Highly Nonlinear Metal‐Organic Framework Microcrystal for Ultrabroadband and Multiwavelength Coherent Light Emission
Abstract
Abstract Nonlinear optical (NLO) crystals are critical for developing coherent light sources that advance fundamental research and technological applications, including metrology, communication, precision machinery, and surgery. While NLO crystals offer unmatched bandwidth and efficiency, their miniaturization contradicts the phase‐matching and crystal size requirements. Here, a non‐centrosymmetric metal–organic framework (MOF) crystal is reported that enables broadband, multi‐wavelength coherent light generation on a microscale. By overcoming the limitations of the most conventional NLO crystals, MOF microcrystal of a fixed orientation supports simultaneously a wide range of NLO effects, initiated by two pump wavelengths in a free space.

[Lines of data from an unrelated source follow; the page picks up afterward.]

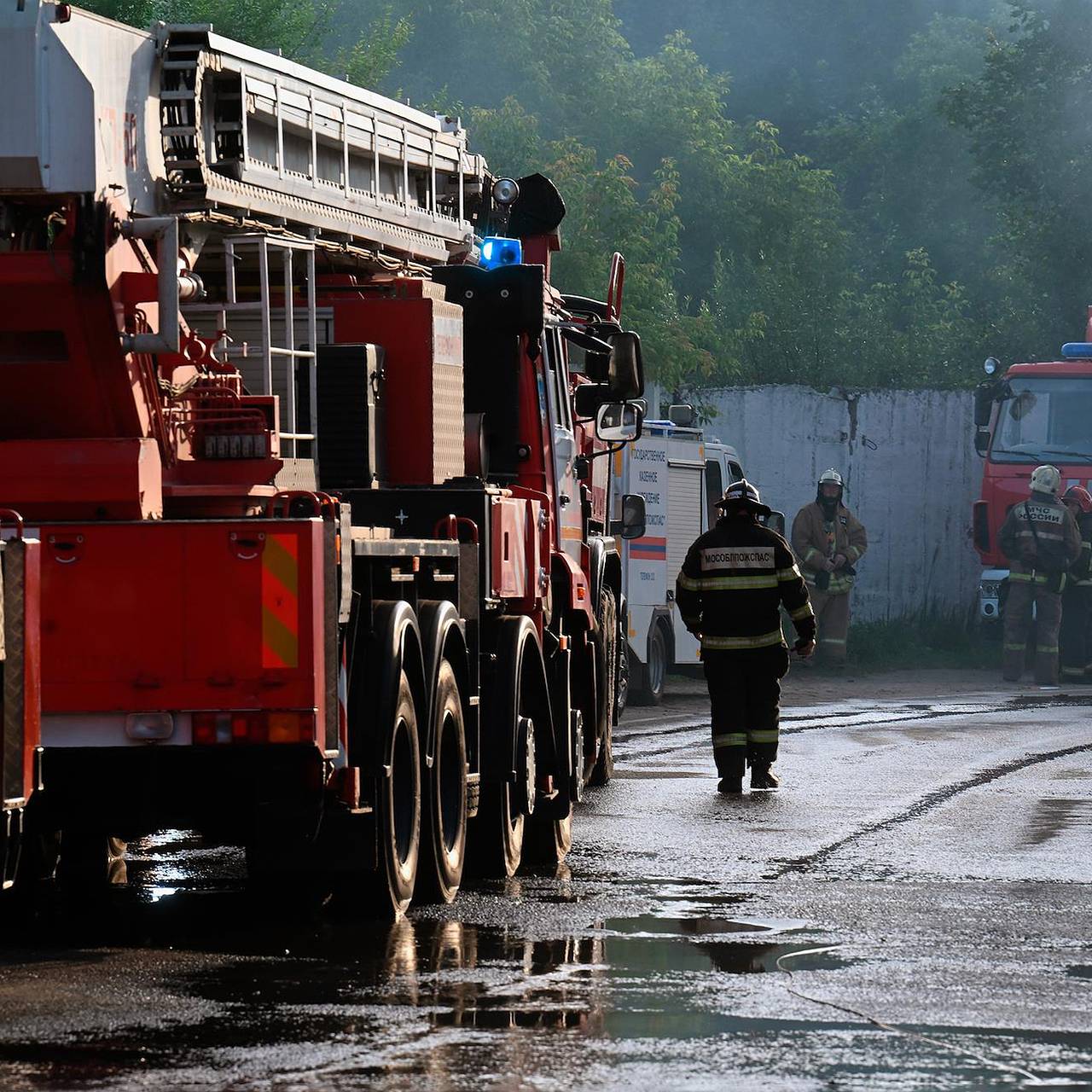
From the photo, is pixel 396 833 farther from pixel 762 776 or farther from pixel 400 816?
pixel 762 776

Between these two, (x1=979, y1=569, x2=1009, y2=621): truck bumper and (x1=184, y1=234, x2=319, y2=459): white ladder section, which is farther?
(x1=979, y1=569, x2=1009, y2=621): truck bumper

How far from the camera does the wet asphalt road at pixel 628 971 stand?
621 cm

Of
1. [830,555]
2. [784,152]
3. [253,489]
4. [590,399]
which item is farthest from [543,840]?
[784,152]

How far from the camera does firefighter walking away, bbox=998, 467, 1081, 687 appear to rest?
85.6 feet

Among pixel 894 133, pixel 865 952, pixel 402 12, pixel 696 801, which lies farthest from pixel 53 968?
pixel 402 12

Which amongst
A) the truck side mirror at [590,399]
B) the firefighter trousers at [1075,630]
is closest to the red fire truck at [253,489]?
the truck side mirror at [590,399]

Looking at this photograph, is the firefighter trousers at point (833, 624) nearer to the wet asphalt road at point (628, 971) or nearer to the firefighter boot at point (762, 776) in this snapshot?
the firefighter boot at point (762, 776)

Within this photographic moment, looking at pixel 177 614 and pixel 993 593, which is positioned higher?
pixel 177 614

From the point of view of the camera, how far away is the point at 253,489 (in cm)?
862

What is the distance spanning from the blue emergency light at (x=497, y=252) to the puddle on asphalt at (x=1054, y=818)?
3.77 meters

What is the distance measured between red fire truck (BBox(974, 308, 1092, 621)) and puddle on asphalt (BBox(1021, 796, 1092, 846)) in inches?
546

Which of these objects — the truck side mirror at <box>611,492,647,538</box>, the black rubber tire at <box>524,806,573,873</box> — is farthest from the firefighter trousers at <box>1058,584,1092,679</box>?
the black rubber tire at <box>524,806,573,873</box>

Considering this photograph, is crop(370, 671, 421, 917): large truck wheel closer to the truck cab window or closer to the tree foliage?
the truck cab window

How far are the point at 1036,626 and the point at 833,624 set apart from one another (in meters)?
2.28
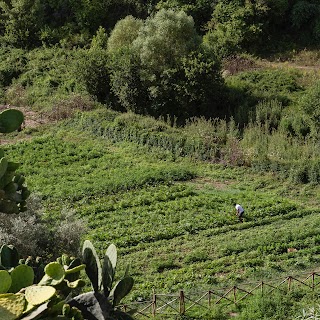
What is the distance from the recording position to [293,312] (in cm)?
1074

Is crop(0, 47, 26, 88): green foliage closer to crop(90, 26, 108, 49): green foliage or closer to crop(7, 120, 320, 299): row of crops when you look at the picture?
crop(90, 26, 108, 49): green foliage

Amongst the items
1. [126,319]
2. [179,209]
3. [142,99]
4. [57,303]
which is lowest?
[179,209]

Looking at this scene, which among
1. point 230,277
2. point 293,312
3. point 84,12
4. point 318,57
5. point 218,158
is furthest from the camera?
point 84,12

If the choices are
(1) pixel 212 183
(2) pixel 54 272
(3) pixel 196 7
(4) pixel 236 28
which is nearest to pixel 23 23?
(3) pixel 196 7

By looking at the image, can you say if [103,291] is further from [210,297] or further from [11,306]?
[210,297]

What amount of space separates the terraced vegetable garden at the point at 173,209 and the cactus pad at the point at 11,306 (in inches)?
349

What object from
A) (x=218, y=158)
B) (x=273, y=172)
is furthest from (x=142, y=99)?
(x=273, y=172)

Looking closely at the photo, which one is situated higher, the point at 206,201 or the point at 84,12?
the point at 84,12

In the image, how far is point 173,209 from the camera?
53.2 ft

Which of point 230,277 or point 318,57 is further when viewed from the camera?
point 318,57

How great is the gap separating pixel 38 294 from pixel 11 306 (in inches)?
10.4

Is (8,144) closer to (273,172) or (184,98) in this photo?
(184,98)

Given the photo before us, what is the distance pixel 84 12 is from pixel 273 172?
18.1 metres

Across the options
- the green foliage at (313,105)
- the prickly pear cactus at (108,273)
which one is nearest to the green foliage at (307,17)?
the green foliage at (313,105)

The second‐ and the third‐order optical nonlinearities in arbitrary direction, coupled with a 1.5 nm 3 unit cell and the huge hyperpolarizability of this MOF, facilitates simultaneously a set of the sum‐frequency generation and cascaded processes that span over 350 nm with 7 to 32 coherent peaks of uniform intensity and a quality factor up to 180. Discovered counterintuitive light–matter interaction for MOF microcrystals highlights a new molecular design strategy of NLO microcrystals for miniaturized optoelectronic and communication devices.